Short task A
Gather every line of the entries below that contains the word "image", matching case exactly.

Session 2D – Structural Performance
Tuesday 30 March, 11:15 – 12:45 // Session Chair: Eike Schling
263 – Ice Stereotomy: A Case Study of Free-Form Ice Shell
Tuesday 30 March, 11:15, Session 2D
Jingwen Song, School of Architecture and Urban Planning, Shandong Jianzhu University
Yuetao Wang, School of Architecture and Urban Planning, Shandong Jianzhu University
Ping Chen, School of Architecture and Urban Planning, Shandong Jianzhu University
Hao Zheng, Stuart Weitzman School of Design, University of Pennsylvania
The free-form ice shell is the most challenging type in the design and construction of free-form buildings due to the regional and temporary nature of its materials. This paper presents a case study of the integration of design and fabrication of free-form ice shell. Taking the computational design and robotic fabrication of the ice shell as the main object, we discuss that combines the form-finding of the shell structure of graphic static with the tessellation technology of stereotomy, and propose a new method and workflow for the integration of discrete free-form ice shell design and construction. In the end, we built a free-form ice shell consisting of 116 discrete ice blocks. Practice has proved the feasibility of the integrated method of discrete free-form ice shell design and construction in the article.

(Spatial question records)

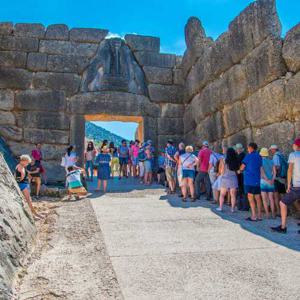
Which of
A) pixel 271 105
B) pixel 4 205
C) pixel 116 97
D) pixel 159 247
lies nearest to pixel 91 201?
pixel 159 247

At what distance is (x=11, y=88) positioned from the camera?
10312mm

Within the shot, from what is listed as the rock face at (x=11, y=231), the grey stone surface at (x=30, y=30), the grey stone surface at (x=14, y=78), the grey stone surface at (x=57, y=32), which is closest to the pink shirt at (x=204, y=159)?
the rock face at (x=11, y=231)

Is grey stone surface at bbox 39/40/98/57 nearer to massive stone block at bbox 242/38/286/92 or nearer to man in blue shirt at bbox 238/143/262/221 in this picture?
massive stone block at bbox 242/38/286/92

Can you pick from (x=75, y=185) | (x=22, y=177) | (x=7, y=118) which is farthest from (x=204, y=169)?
(x=7, y=118)

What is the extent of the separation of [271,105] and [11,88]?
7312 millimetres

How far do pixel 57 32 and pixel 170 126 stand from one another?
4.49 m

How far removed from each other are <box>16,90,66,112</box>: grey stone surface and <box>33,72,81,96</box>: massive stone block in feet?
0.60

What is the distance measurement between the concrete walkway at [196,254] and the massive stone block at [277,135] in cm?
149

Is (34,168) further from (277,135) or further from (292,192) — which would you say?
(292,192)

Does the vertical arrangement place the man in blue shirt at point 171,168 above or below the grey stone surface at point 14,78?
below

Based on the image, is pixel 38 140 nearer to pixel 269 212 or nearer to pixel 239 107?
pixel 239 107

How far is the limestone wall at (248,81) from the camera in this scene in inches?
249

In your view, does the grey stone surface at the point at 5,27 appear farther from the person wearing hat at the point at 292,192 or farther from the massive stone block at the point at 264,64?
the person wearing hat at the point at 292,192

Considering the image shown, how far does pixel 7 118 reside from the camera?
10.2 meters
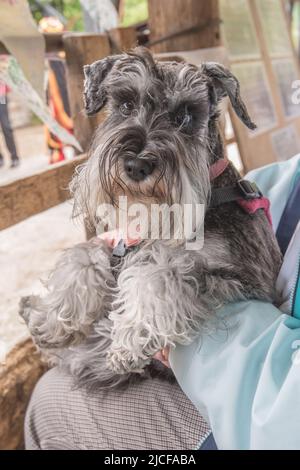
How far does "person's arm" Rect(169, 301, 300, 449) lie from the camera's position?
0.96 m

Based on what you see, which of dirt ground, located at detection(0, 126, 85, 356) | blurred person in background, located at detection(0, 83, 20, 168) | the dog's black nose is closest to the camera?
the dog's black nose

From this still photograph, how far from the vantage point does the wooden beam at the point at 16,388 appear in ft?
6.36

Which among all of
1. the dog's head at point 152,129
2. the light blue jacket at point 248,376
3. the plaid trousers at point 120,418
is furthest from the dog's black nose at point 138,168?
the plaid trousers at point 120,418

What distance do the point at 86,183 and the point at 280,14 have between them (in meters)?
2.85

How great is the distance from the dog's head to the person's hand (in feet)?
1.29

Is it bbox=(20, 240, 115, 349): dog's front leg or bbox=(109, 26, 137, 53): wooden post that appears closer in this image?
bbox=(20, 240, 115, 349): dog's front leg

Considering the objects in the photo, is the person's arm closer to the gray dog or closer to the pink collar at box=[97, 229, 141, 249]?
the gray dog

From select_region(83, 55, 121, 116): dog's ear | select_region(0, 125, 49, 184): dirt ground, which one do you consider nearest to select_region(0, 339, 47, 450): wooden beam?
select_region(83, 55, 121, 116): dog's ear

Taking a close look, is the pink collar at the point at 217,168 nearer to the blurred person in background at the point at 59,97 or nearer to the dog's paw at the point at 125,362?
the dog's paw at the point at 125,362

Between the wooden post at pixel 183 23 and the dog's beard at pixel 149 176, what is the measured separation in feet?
4.62

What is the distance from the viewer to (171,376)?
1.39 m
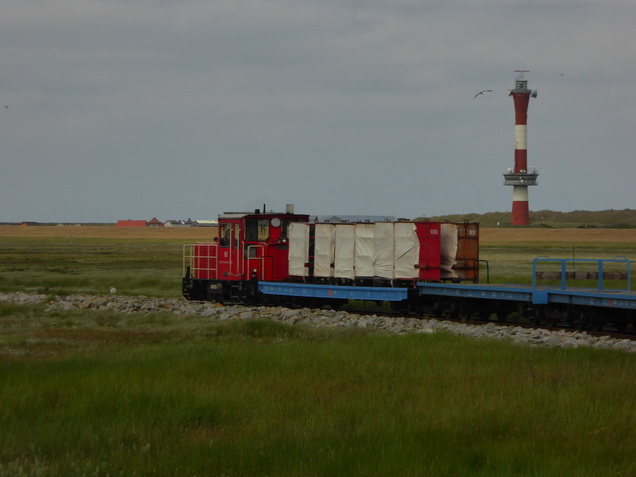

Short task B
According to the session listing, how many discrete ice blocks make up the free-form ice shell that was built?

Solution A
Based on the image, is pixel 38 140 nearer to pixel 269 212 or nearer to pixel 239 107?
Considering the image shown, how far does pixel 7 118 reside from the camera?
Is it bbox=(20, 240, 115, 349): dog's front leg or bbox=(109, 26, 137, 53): wooden post that appears closer in this image?

Solution B
116 discrete ice blocks.